My friend T.K. recently struck up a conversation with his Uber driver in San Francisco. Let’s call him Cal. Cal is retired and driving for Uber as a way to get out and engage in stimulating conversations with passengers who are randomly selected via the Uber app to receive a ride. Tourists heading to the airport. An administrative assistant bound for her job with a hedge fund in the Financial District. A tech entrepreneur like T.K..
What’s even more interesting is that Cal takes all his driving income and donates it to his favorite charity. He doesn’t need the money. He wants to be part of the rich fabric of living in the Bay Area and give back at the same time.
More and more “just-in-time” roles like Uber will be available to us, but wider in scope and contribution than driving for a private car service. What if you could be on call every Tuesday afternoon for a bank as a small business lender? What if you could create a storyboard for a commercial video while waiting in the airport boarding area for your flight?

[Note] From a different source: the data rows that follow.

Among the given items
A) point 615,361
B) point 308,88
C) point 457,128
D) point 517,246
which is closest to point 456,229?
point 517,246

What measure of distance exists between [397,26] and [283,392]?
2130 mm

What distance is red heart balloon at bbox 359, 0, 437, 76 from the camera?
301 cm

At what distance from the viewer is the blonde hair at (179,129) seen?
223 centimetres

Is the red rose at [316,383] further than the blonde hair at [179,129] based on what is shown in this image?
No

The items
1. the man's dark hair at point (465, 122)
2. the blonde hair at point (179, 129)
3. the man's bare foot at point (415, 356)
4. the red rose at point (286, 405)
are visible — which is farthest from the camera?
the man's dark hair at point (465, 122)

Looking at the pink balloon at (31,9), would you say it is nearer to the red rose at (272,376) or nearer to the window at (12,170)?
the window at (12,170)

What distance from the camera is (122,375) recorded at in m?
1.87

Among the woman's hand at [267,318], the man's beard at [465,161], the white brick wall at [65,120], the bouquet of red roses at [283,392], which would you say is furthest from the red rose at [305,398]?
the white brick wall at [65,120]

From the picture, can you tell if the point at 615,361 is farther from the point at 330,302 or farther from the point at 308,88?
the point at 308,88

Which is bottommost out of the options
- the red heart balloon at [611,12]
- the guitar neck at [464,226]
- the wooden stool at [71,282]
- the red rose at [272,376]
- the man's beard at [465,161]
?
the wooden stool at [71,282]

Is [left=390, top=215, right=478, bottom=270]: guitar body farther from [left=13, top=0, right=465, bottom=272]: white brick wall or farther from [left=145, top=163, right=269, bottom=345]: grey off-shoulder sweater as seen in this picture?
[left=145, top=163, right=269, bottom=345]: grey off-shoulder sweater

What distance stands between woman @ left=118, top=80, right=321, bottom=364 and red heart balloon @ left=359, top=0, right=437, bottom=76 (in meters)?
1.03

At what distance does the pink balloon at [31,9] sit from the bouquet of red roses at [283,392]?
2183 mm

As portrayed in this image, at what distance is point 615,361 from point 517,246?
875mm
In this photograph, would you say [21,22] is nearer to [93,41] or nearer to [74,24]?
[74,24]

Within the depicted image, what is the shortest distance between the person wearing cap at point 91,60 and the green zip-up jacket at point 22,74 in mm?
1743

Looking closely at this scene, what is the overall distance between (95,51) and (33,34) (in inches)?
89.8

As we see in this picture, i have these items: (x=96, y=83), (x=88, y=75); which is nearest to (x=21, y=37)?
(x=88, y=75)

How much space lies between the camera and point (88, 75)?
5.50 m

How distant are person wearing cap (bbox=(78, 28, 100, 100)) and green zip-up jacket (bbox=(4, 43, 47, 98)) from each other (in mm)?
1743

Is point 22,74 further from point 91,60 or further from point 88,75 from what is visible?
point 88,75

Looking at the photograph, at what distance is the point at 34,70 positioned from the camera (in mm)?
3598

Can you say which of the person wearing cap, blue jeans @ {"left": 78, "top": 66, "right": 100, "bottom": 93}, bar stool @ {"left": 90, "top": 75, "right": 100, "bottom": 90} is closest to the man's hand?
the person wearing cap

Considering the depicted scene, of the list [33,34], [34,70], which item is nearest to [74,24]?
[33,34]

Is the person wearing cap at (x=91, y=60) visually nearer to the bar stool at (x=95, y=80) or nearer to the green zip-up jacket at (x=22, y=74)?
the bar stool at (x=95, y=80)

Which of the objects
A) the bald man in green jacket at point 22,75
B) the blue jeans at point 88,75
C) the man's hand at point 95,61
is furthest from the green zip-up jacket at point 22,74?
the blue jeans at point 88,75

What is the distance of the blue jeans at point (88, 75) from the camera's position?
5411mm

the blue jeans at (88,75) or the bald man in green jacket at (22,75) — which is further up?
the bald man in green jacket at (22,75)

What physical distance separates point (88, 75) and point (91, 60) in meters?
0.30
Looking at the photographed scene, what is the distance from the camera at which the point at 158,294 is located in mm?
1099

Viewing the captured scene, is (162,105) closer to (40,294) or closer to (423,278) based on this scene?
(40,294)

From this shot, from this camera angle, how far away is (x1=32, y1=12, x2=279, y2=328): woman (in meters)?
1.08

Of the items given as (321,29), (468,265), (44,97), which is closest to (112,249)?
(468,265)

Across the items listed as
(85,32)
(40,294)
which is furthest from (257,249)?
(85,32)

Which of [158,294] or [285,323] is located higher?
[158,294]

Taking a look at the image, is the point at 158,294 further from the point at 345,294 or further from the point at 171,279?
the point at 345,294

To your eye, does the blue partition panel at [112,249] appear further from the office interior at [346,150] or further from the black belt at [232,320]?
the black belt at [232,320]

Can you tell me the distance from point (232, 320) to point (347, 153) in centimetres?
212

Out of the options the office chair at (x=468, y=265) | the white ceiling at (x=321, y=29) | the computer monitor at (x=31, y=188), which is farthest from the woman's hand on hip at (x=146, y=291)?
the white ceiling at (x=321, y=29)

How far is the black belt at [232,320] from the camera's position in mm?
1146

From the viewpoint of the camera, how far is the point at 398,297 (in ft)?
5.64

One of the benefits of “drop ship” expertise is that you may finally recognize the value of what you know (or who you know) to close the gap between your true economic value and what someone might pay you as the “going rate” as an employee. By generating income in short, intuitive bursts (where your skills and expertise are super-deep), you keep tremendous flexibility for family commitments, travel or other personal pursuits.
All you need is someone to create the right marketplace, in order to connect talented, experienced individuals and corporate needs for services. Once that occurs, and you win the bid for the work, what you do with the income is 100% up to you.